> [Extracted entries]
───

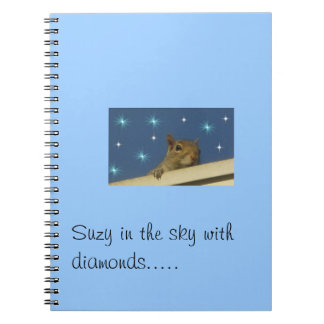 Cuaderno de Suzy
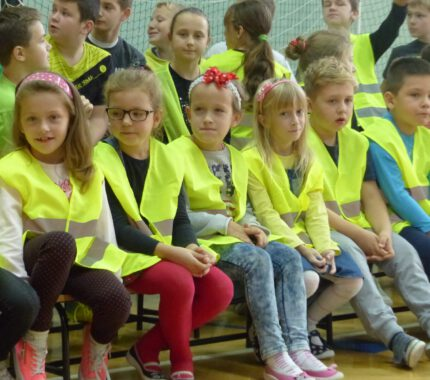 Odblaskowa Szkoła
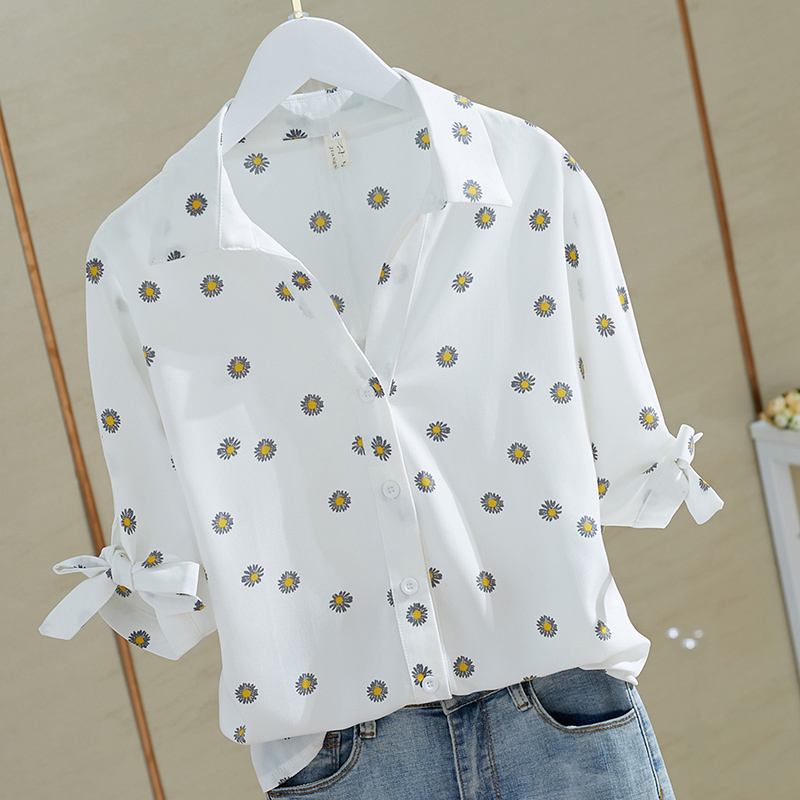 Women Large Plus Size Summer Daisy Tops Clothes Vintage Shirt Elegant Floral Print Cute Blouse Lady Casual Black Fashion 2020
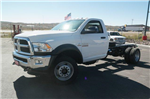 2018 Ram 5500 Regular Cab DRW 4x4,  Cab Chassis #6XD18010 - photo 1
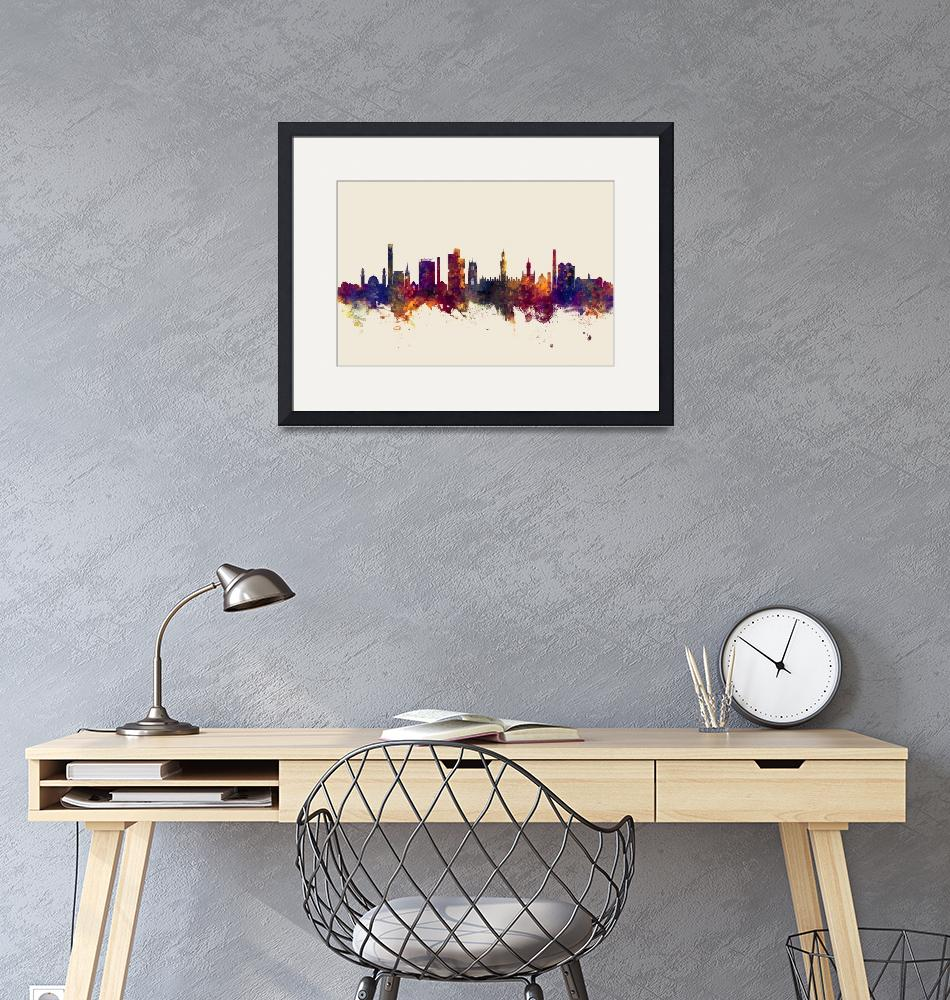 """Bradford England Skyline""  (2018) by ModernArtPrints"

───

> [Activity] The answer should hold every entry exactly as given and no pictures at all.

> [Written answer]
 Cuaderno de Suzy
 Odblaskowa Szkoła
 Women Large Plus Size Summer Daisy Tops Clothes Vintage Shirt Elegant Floral Print Cute Blouse Lady Casual Black Fashion 2020
 2018 Ram 5500 Regular Cab DRW 4x4,  Cab Chassis #6XD18010 - photo 1
 """Bradford England Skyline""  (2018) by ModernArtPrints"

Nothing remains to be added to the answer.